The new Act provides greater scope for information sharing, allowing agencies to develop a more holistic understanding of a child or young person’s needs and risk of harm, and to better coordinate appropriate services to support children, young people and their families.
Section 152 of the Act can allow your agency, as a ‘State authority’, to share information with certain bodies about a child or young person’s safety and wellbeing, to manage risks and better deliver services.
In addition, section 150 of the Act gives the Department for Child Protection the power to require an organisation to provide information, reports or other documents about a child, young person or any adult, including medical and financial records. This could previously only occur with a court order.
We encourage your agency to consider the new information sharing provisions and how they might apply to your work with children and young people.
The new law requires that each child in care has an individual case plan prepared and maintained that sets out the tasks required to support the child to have a positive care experience and reach their full potential.
In addition to involving children and young people and their carers, case plans are developed in partnership with any person or agency with a relevant connection to the child, young person or family. This can include educators, health care professionals, mentors, therapists, cultural representatives, and staff of non-government organisations working with the child or family.
As such, your agency may sometimes be asked to contribute when a case plan is being developed or as part of an annual review of an existing plan. This will be facilitated by the child’s case worker, who will maintain contact with all relevant parties. You may have information or insights that can help give a more holistic picture of the child, their family and their needs.
A case plan captures a holistic assessment of the individual child’s circumstances, and includes the following parts as relevant to the child:
- decisions made at a family group conference
- a cultural maintenance plan
- a reunification plan
- contact arrangements
- information about how disputes will be resolved.

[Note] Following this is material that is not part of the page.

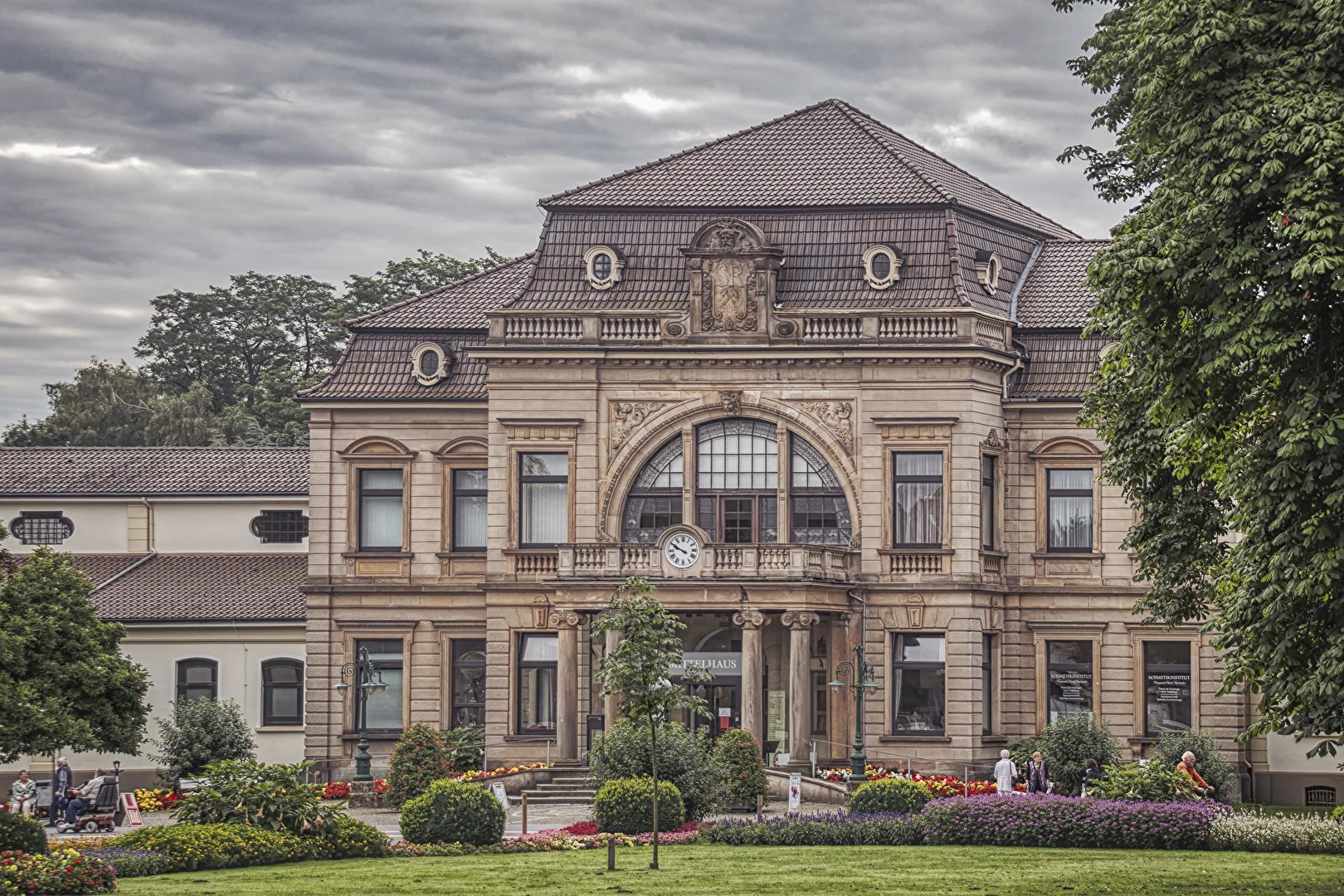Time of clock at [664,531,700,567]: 9:50
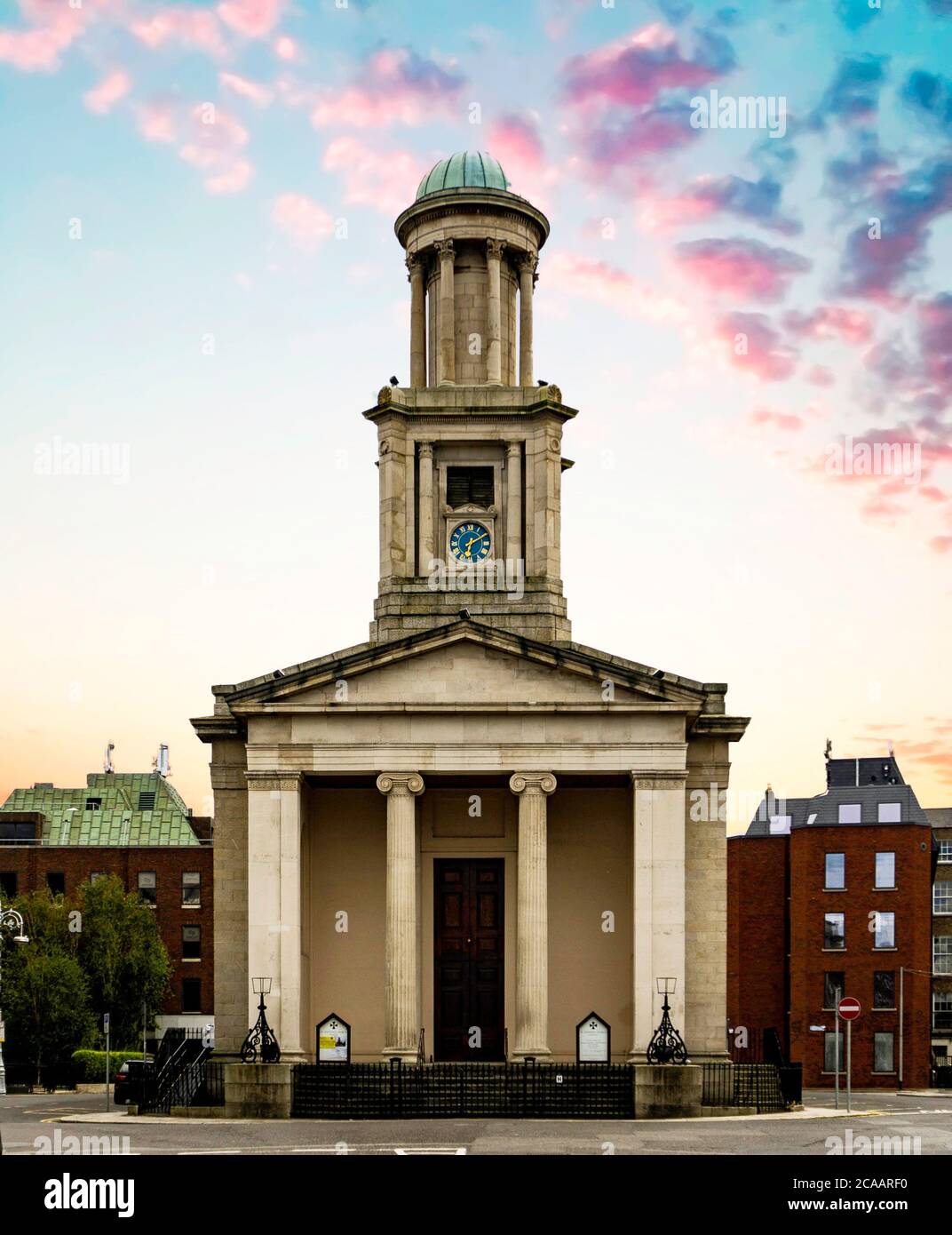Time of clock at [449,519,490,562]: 6:10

The plan must also capture the child’s:
- emotional and behaviour functioning or mental health
- developmental progress and disability
- physical health
- education and employment
- recreation and social activities
- self-care skills or a transitioning from care plan for young people aged 15 years or over.
Family group conferences
From time-to-time, families have difficulties caring for their children and this can be for many different reasons. Family group conferencing is a way to bring family members together in a positive way with an independent facilitator to make a plan for their child or young person.
In addition to the child and their parents, a number of parties can be involved to ensure that all relevant information is considered. This can include relevant family, Aboriginal representatives, case workers, health care professionals, school representatives and other service providers involved with the family.
As such, representatives from your agency may be required to participate in a family group conference where appropriate and be involved in decision making process. In cases where your agency will be involved in a family group conference, case workers from the Department for Child Protection will work with you and the independent coordinator to facilitate this process.
An online training module outlining the principles of the new Act is available for our key partners.
To sign up for the training, users will need to create a profile and fill out the following fields:
- first and last name
- role (select non-government staff).